(Spatial relationship records)
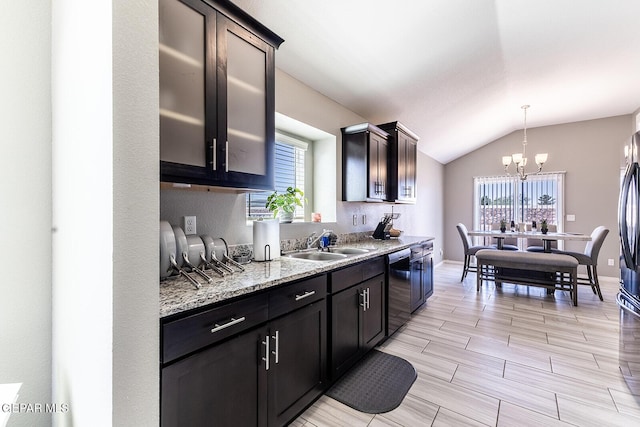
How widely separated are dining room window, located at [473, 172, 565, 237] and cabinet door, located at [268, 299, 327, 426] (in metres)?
5.54

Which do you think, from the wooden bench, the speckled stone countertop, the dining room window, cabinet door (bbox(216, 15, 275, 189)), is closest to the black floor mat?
the speckled stone countertop

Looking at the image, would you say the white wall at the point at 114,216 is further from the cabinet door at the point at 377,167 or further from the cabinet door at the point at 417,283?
the cabinet door at the point at 417,283

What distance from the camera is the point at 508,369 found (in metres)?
2.27

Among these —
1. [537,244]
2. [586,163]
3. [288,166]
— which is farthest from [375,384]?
[586,163]

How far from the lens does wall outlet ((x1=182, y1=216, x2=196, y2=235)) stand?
1707mm

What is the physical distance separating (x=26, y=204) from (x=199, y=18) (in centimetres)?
116

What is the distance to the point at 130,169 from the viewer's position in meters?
0.84

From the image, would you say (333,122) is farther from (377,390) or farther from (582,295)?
(582,295)

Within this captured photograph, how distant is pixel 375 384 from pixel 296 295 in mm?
1075

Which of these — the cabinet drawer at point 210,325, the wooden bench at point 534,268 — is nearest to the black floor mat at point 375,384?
the cabinet drawer at point 210,325

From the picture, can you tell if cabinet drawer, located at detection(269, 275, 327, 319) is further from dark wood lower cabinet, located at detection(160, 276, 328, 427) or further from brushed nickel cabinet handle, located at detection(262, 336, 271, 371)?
brushed nickel cabinet handle, located at detection(262, 336, 271, 371)

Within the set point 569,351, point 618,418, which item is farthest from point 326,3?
point 569,351

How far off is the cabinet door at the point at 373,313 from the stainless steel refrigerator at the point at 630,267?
1.66 m

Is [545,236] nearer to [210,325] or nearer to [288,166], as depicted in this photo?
[288,166]
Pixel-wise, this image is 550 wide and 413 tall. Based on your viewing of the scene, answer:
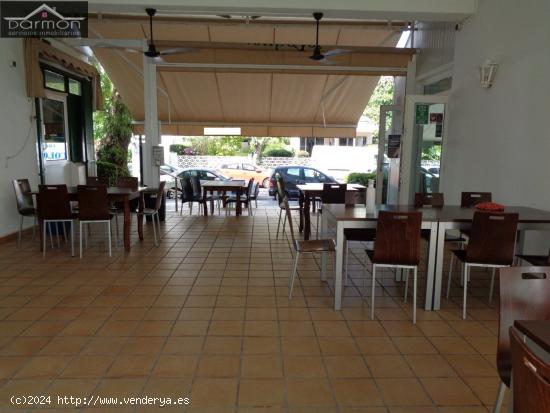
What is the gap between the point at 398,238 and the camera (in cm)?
320

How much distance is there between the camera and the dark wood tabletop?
132cm

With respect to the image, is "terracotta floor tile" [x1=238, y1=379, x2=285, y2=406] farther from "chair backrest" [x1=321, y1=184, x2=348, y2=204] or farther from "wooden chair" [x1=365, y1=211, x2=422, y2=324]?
"chair backrest" [x1=321, y1=184, x2=348, y2=204]

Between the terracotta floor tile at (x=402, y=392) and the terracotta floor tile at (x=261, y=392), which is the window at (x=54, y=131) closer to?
the terracotta floor tile at (x=261, y=392)

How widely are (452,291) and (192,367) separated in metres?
2.69

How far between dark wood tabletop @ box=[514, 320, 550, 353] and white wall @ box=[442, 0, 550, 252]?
9.79ft

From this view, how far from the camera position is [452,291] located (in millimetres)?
3959

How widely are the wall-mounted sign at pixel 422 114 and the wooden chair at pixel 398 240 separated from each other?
3425mm

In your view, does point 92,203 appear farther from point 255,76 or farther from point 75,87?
point 255,76

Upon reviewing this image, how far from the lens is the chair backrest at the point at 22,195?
5.24 m

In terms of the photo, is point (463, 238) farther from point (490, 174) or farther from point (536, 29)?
point (536, 29)

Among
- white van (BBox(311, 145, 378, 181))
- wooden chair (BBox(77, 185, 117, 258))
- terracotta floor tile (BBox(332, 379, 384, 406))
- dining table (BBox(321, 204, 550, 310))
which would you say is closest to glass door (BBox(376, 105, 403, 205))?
dining table (BBox(321, 204, 550, 310))

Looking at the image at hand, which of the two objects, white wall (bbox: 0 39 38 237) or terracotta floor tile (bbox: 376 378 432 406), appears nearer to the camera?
terracotta floor tile (bbox: 376 378 432 406)

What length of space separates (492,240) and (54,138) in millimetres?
7117

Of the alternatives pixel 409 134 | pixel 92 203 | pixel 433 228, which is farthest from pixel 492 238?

◆ Exercise instructions: Copy out the records verbatim, beginning with the line containing "In your view, does" and continuing through the end of the records, both ends included.

◆ Response:
In your view, does point 92,203 appear farther from point 255,76 or farther from point 75,87?
point 255,76

Upon reviewing this image, how far from the lens is the chair backrest at the point at 22,195?
5.24 m

In terms of the photo, is point (463, 238) farther from point (490, 174) or farther from point (536, 29)?
point (536, 29)

Among
- white van (BBox(311, 145, 378, 181))
- wooden chair (BBox(77, 185, 117, 258))
- terracotta floor tile (BBox(332, 379, 384, 406))
- dining table (BBox(321, 204, 550, 310))
which would you say is closest to glass door (BBox(376, 105, 403, 205))?
dining table (BBox(321, 204, 550, 310))

Looking at the image at hand, which of the two objects, white wall (bbox: 0 39 38 237) or terracotta floor tile (bbox: 376 378 432 406), appears nearer to the camera?
terracotta floor tile (bbox: 376 378 432 406)

What length of space separates (492,240) and (54,138) in millimetres?
7117

Of the alternatives pixel 409 134 | pixel 92 203 | pixel 433 228, which is farthest from pixel 492 238?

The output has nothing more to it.